The input
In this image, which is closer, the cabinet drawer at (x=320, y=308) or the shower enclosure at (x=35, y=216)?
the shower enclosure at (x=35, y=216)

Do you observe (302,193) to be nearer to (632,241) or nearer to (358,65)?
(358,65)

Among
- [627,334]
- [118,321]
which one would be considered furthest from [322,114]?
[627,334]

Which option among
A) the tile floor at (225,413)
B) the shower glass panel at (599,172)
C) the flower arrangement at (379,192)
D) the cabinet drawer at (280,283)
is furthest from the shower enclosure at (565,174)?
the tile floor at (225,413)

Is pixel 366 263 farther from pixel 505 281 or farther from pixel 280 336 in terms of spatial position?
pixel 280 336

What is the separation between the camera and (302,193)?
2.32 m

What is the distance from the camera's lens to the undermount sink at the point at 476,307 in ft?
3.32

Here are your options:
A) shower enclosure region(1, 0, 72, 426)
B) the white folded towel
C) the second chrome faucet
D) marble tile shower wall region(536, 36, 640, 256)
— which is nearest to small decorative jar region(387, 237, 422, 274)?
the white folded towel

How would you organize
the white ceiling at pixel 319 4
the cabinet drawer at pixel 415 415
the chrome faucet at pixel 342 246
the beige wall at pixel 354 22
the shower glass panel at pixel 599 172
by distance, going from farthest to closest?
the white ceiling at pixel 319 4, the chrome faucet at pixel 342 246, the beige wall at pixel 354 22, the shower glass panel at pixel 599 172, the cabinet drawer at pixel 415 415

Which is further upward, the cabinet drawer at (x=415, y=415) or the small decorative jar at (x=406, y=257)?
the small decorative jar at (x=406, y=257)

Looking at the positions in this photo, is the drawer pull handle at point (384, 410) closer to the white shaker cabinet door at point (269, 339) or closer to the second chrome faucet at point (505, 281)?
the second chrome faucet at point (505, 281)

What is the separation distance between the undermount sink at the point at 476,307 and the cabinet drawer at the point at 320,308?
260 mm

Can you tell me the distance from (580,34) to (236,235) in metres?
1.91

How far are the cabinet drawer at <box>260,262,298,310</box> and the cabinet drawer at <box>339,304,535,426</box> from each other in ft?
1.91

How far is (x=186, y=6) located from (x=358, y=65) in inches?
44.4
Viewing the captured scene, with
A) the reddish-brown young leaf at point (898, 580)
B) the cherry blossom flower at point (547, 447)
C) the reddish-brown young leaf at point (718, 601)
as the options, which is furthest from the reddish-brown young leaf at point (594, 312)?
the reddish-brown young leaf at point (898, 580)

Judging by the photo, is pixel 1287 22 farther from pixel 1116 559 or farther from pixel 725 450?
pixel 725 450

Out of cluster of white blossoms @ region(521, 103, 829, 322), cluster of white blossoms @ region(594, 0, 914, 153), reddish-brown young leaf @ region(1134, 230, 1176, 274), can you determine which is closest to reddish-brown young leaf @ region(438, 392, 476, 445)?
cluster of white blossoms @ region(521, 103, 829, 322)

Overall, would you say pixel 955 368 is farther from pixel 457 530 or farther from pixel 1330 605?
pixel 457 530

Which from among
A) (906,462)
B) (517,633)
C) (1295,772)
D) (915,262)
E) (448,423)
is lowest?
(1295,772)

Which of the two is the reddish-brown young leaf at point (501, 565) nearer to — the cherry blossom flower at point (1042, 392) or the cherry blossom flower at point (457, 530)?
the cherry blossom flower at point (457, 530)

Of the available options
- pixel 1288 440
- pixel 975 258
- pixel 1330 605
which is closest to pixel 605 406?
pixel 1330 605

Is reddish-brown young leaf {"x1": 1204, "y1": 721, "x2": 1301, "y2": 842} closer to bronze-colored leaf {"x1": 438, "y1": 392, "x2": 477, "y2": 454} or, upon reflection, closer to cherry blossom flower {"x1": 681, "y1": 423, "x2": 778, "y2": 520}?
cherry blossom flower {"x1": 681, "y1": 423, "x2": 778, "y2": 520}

Request
Transcribe each entry precisely, missing none.

Solution for this task
In this image, which is closer, the cabinet drawer at (x=320, y=308) or the shower enclosure at (x=35, y=216)?
the shower enclosure at (x=35, y=216)

Do you observe (302,193) to be nearer to (632,241) or nearer to (358,65)?
(358,65)

Among
- [627,334]
- [118,321]
which one would be considered furthest from [322,114]?
[627,334]

Which option among
A) the tile floor at (225,413)
B) the shower glass panel at (599,172)
C) the flower arrangement at (379,192)
D) the cabinet drawer at (280,283)
is furthest from the shower enclosure at (565,174)?
the tile floor at (225,413)

Is pixel 366 263 farther from pixel 505 281 or farther from pixel 280 336 in terms of spatial position?
pixel 280 336

What is the separation between the camera and (302,193)?
2.32 m

What is the distance from the camera's lens to the undermount sink at the point at 476,307 in ft?
3.32

Here are your options:
A) shower enclosure region(1, 0, 72, 426)
B) the white folded towel
C) the second chrome faucet
D) marble tile shower wall region(536, 36, 640, 256)
— which is nearest to small decorative jar region(387, 237, 422, 274)?
the white folded towel

How would you organize
the white ceiling at pixel 319 4
the cabinet drawer at pixel 415 415
the chrome faucet at pixel 342 246
the beige wall at pixel 354 22
the shower glass panel at pixel 599 172
by distance, going from farthest to closest?
the white ceiling at pixel 319 4, the chrome faucet at pixel 342 246, the beige wall at pixel 354 22, the shower glass panel at pixel 599 172, the cabinet drawer at pixel 415 415

Which is further upward, the cabinet drawer at (x=415, y=415) or the small decorative jar at (x=406, y=257)?
the small decorative jar at (x=406, y=257)

Looking at the positions in this photo, is the drawer pull handle at point (384, 410) closer to the white shaker cabinet door at point (269, 339) or closer to the second chrome faucet at point (505, 281)?
the second chrome faucet at point (505, 281)

What is the separation distance between the undermount sink at the point at 476,307 and the cabinet drawer at the point at 320,308?
260 mm

Can you tell me the distance from (580,34) to (236,235) in metres?
1.91

How far are the cabinet drawer at <box>260,262,298,310</box> and the cabinet drawer at <box>339,304,535,426</box> from each other in ft?
1.91

How far is (x=186, y=6) located from (x=358, y=65) in inches?
44.4
Viewing the captured scene, with
A) the reddish-brown young leaf at point (898, 580)
B) the cherry blossom flower at point (547, 447)
C) the reddish-brown young leaf at point (718, 601)
as the options, which is furthest from the reddish-brown young leaf at point (594, 312)?
the reddish-brown young leaf at point (898, 580)

Judging by the photo, is pixel 1287 22 farther from pixel 1116 559 or farther from pixel 725 450?
pixel 725 450

Out of cluster of white blossoms @ region(521, 103, 829, 322), cluster of white blossoms @ region(594, 0, 914, 153), reddish-brown young leaf @ region(1134, 230, 1176, 274), can you determine which is closest to reddish-brown young leaf @ region(438, 392, 476, 445)?
cluster of white blossoms @ region(521, 103, 829, 322)

Overall, would you say pixel 955 368 is farther from pixel 457 530 or farther from pixel 1330 605?
pixel 457 530

Which from among
A) (906,462)
B) (517,633)
C) (1295,772)
D) (915,262)
E) (448,423)
is lowest?
(1295,772)

Which of the two is the reddish-brown young leaf at point (501, 565) nearer to — the cherry blossom flower at point (1042, 392) or the cherry blossom flower at point (457, 530)?
the cherry blossom flower at point (457, 530)

Of the available options
- pixel 1288 440
- pixel 975 258
- pixel 1330 605
which is closest to pixel 605 406?
pixel 1330 605

Is reddish-brown young leaf {"x1": 1204, "y1": 721, "x2": 1301, "y2": 842} closer to bronze-colored leaf {"x1": 438, "y1": 392, "x2": 477, "y2": 454} or, upon reflection, closer to cherry blossom flower {"x1": 681, "y1": 423, "x2": 778, "y2": 520}?
cherry blossom flower {"x1": 681, "y1": 423, "x2": 778, "y2": 520}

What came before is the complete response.